• Il rialzo strutturale dei moduli FV e i rischi per i progetti

    lunedì 2 febbraio 2026

    Per anni i moduli fotovoltaici sono stati al centro della narrativa di una costante riduzione dei costi. Oggi la curva si è stabilizzata e i prezzi hanno registrato aumenti di circa il 20-30% rispetto ai livelli di fine-anno, con cambi di scenario che toccano sia i nuovi impianti sia quelli incentivati in sviluppo.

    La prima dinamica è legata all’argento, materia prima chiave per la metallizzazione delle celle. Il prezzo dell’argento è salito, aumentando direttamente i costi per watt. Anche se in molte tecnologie moderne si usano meno argento per watt, resta un elemento critico: quando il prezzo sale, i margini scendono e l’impatto sui costi è significativo in contesti di redditività ridotta.

    La seconda dinamica è la fine della guerra dei prezzi. Negli ultimi anni la sovrabbondanza globale, soprattutto in Asia, aveva spinto a vendite a margini bassissimi. Ora la produzione torna a margini industriali minimi sostenibili: i produttori non cercano più prezzi stracciati, e si prevedono rincari strutturali, con un’aggressiva riallocazione anche per i moduli cinesi nel 2026.

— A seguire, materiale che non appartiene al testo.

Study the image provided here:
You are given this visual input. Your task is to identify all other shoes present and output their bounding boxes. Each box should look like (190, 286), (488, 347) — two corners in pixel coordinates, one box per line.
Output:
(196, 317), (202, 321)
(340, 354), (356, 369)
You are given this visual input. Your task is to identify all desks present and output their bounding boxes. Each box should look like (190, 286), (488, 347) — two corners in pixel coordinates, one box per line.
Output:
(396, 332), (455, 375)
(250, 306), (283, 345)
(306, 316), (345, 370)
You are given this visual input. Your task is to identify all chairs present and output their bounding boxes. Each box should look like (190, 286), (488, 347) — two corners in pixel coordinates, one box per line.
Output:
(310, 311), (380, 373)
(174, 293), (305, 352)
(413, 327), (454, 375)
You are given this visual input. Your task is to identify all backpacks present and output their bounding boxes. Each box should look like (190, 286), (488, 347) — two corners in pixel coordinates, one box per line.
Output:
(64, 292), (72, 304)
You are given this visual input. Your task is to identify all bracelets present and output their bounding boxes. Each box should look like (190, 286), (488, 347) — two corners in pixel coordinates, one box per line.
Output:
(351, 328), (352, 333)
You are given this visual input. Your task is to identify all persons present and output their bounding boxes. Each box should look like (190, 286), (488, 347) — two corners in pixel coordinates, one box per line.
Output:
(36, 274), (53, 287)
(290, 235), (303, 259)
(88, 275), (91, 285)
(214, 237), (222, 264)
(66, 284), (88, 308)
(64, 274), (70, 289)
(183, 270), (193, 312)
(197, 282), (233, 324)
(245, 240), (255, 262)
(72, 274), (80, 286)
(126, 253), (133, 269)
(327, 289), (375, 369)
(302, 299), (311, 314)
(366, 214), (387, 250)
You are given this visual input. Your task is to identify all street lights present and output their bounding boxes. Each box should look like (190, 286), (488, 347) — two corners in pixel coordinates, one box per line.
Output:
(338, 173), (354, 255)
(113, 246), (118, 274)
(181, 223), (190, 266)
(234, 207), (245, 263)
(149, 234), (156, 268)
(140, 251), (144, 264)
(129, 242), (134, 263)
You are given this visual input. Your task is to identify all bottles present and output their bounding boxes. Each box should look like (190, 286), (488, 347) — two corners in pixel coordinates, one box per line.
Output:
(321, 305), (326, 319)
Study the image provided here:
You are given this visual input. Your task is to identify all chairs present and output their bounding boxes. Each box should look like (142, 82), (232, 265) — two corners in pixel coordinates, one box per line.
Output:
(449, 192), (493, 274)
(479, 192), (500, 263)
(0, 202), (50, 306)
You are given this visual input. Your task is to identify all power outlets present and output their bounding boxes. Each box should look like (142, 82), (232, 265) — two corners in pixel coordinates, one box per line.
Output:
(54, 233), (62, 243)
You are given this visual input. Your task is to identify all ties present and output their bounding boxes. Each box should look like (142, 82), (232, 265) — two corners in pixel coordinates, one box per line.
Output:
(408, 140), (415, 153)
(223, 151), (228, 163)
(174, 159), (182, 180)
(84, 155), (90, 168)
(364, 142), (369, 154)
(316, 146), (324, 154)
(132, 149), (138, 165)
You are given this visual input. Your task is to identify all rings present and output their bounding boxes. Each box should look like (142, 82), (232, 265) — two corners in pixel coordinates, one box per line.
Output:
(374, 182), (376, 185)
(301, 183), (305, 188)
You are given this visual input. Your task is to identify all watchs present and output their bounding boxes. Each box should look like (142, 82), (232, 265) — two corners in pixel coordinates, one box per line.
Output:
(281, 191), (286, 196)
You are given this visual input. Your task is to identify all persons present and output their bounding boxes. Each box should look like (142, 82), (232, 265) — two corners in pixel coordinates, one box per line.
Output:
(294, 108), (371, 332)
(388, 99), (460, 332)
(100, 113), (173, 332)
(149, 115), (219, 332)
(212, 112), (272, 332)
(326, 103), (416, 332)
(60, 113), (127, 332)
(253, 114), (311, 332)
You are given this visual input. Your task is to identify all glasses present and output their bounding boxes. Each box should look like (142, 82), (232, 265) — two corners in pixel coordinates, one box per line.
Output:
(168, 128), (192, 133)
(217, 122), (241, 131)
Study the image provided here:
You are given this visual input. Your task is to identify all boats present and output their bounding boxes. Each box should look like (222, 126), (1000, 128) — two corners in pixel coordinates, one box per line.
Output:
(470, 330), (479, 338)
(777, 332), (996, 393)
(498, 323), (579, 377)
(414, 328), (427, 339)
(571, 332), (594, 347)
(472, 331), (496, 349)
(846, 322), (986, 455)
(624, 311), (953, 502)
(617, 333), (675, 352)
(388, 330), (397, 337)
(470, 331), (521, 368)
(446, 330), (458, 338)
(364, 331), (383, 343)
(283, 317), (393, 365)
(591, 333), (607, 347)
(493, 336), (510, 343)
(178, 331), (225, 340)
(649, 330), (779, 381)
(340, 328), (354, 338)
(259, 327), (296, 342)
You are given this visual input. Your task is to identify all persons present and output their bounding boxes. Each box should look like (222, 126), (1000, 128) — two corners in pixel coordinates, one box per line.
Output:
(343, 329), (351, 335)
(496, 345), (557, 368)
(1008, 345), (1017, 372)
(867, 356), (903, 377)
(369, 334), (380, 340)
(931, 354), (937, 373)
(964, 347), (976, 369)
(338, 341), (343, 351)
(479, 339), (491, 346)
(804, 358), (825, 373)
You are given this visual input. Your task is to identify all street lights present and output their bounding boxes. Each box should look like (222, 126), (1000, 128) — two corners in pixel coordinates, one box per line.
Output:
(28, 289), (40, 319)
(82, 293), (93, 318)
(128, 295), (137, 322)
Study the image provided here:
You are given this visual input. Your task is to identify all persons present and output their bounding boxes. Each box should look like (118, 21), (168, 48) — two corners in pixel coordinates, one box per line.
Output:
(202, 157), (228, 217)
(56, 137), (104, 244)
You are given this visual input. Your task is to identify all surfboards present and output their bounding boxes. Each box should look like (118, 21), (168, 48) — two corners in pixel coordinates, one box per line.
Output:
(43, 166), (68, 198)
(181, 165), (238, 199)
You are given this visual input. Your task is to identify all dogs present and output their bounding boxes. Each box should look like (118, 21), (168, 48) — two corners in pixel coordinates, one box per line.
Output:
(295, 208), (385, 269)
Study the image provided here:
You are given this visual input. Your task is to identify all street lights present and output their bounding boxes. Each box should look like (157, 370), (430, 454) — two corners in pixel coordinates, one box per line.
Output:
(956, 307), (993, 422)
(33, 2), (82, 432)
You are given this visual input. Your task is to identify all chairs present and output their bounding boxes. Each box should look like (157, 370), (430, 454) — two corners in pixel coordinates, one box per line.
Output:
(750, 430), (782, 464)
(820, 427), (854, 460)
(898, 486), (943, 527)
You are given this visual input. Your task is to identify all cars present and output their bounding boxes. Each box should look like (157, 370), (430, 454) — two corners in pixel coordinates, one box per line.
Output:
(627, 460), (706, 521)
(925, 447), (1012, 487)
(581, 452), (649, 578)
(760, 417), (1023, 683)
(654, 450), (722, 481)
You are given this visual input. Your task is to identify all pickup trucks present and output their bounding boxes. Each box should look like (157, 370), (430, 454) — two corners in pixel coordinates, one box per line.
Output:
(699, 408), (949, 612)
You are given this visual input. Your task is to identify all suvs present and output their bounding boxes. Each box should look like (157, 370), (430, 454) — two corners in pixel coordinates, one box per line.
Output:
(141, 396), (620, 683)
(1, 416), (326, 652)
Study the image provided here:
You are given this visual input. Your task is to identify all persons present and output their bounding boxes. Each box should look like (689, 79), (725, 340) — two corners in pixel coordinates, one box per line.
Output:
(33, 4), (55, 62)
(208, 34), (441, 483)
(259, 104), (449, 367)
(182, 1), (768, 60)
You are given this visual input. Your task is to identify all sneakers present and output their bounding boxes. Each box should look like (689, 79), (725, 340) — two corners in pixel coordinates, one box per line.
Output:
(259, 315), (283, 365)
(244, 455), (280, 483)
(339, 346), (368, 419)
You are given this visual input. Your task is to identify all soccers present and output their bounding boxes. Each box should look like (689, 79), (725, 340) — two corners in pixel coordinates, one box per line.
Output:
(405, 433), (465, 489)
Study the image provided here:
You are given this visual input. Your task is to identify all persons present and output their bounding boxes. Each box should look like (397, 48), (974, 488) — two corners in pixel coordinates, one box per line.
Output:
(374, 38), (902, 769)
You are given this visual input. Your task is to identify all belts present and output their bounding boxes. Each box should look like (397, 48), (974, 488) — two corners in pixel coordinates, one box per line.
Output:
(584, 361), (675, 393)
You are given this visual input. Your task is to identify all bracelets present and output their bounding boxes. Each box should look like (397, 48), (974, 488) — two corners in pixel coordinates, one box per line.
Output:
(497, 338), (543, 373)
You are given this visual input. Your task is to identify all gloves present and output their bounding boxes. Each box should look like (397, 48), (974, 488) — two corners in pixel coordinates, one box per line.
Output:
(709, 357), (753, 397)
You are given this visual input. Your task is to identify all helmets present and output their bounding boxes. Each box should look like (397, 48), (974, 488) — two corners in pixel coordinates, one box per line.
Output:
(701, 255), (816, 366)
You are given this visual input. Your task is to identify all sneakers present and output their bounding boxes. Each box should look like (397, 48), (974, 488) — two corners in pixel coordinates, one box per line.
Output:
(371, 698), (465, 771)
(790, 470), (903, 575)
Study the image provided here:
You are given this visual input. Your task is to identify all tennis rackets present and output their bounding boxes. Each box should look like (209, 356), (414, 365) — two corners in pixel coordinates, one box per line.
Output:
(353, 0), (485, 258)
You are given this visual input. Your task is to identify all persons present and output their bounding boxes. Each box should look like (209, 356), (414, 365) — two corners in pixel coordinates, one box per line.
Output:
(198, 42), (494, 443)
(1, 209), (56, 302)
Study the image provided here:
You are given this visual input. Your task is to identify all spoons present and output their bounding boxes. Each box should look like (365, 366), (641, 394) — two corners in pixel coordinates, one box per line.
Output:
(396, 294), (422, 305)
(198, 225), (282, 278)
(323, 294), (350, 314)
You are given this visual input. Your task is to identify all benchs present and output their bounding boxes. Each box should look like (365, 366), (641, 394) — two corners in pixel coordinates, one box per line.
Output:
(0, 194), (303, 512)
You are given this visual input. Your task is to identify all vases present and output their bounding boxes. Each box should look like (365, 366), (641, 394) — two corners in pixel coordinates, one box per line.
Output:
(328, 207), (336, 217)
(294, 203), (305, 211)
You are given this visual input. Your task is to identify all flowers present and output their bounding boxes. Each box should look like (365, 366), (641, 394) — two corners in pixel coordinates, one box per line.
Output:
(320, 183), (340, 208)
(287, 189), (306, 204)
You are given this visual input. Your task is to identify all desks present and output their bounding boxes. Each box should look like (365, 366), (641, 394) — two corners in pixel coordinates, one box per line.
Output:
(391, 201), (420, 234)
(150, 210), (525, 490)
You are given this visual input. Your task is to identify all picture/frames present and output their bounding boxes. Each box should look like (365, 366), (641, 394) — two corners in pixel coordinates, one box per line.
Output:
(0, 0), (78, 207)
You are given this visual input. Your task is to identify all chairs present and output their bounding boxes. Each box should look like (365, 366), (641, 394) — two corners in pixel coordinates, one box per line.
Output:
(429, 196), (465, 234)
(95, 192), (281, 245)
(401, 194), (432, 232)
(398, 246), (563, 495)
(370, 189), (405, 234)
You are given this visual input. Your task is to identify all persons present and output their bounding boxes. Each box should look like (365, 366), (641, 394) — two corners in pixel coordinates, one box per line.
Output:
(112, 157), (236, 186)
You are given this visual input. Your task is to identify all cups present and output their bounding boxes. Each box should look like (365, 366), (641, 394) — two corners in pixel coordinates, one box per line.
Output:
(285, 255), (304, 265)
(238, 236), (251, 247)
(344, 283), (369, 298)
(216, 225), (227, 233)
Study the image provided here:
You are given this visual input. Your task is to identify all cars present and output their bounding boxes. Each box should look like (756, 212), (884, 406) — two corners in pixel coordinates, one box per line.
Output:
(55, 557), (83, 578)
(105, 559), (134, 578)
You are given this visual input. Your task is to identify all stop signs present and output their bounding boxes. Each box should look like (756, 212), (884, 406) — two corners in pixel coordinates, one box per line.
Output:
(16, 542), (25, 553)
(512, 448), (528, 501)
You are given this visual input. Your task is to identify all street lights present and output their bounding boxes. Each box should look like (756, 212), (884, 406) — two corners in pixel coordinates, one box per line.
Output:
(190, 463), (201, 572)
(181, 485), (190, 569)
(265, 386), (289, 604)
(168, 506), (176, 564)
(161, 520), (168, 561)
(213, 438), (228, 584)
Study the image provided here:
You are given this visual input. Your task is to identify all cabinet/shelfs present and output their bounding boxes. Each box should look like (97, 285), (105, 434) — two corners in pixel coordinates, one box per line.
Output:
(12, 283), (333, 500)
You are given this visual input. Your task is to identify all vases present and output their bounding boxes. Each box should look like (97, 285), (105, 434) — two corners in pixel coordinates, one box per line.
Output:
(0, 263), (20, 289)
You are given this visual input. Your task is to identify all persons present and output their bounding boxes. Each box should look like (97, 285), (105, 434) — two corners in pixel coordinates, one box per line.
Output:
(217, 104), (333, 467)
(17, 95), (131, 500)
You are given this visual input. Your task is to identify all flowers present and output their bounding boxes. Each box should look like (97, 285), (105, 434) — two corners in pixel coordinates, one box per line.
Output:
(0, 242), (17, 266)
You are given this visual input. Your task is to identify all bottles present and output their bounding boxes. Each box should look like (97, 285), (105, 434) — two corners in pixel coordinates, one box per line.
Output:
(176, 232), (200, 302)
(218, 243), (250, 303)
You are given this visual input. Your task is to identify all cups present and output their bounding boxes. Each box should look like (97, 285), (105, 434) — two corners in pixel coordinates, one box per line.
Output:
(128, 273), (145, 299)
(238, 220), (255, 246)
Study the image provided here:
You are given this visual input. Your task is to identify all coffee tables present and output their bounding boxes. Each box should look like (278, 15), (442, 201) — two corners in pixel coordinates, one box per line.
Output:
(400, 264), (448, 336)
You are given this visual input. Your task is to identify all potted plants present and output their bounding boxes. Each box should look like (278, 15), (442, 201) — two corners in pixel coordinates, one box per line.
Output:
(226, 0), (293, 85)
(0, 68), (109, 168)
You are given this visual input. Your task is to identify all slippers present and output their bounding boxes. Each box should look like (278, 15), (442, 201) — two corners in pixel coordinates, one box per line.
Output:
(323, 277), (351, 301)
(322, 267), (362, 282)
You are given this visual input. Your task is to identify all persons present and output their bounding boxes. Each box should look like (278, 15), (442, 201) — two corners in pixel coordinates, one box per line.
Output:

    La terza dinamica riguarda il riassetto della filiera globale, con la Cina al centro. A partire dal 1° aprile 2026, l’eliminazione dei rimborsi IVA all’export sui moduli riduce l’incentivo a vendere sotto costo e aumenta la disciplina della catena di fornitura, insieme a dazi e barriere commerciali. Questo sposta il “prezzo di equilibrio” verso livelli più alti e sostenibili per l’industria.

    L’impatto sui progetti è significativo. Per quelli in sviluppo, un aumento dei moduli tra l’aggiudicazione e la procurement può erodere i ricavi non ancora fissati: la differenza ricade sull’equity, riducendo i rendimenti e rendendo le banche più prudenti. La leva finanziaria diminuisce e servono più capitale proprio, con maggiore cautela nella fase di finanziamento.

    Anche il revamping del parco esistente diventa più costoso. Aggiornare moduli e componenti è economicamente sensibile quando i ricavi sono già fissati e i costi salgono. Possibili nuove rimodulazioni o spalmi di incentivi complicano ulteriormente la decisione di investire: si rischia di rallentare interventi necessari, pur di non compromettere la stabilità economica del sistema.

    In sostanza, non si tratta di una volatilità temporanea, ma di un riallineamento con la realtà industriale. I moduli costano di più perché riflettono una filiera più disciplinata e meno sovraconcentrata sul prezzo. Per chi ha offerte fissate, serve decisione rapida su come gestire i costi e la struttura di finanziamento: l’equity deve crescere e i rendimenti si attendono meno elevati, ma l’impegno resta cruciale per continuare a produrre energia a costi competitivi.